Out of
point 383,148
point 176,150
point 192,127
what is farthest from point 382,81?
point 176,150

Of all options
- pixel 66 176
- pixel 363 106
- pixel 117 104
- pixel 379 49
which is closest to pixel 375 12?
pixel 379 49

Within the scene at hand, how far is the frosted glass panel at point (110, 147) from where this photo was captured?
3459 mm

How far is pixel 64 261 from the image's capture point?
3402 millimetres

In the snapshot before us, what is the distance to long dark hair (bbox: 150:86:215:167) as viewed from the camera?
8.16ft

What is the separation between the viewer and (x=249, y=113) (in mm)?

## Task description
Once more, set down the full listing, verbatim.

## The completed task
Out of
point 383,148
point 176,150
point 192,127
what is farthest from point 382,81?
point 176,150

Of all options
- pixel 66 176
- pixel 363 106
- pixel 117 104
- pixel 379 49
which is closest to pixel 375 12?
pixel 379 49

Within the scene at hand, how far is the frosted glass panel at point (110, 147) from where this photo was captured?
3459 mm

How far is pixel 64 261 from the image's capture point?
3402 millimetres

In the snapshot before us, what is the distance to long dark hair (bbox: 150:86:215:167) as viewed from the camera?
8.16ft

What is the separation between the viewer and (x=249, y=113) (in mm)?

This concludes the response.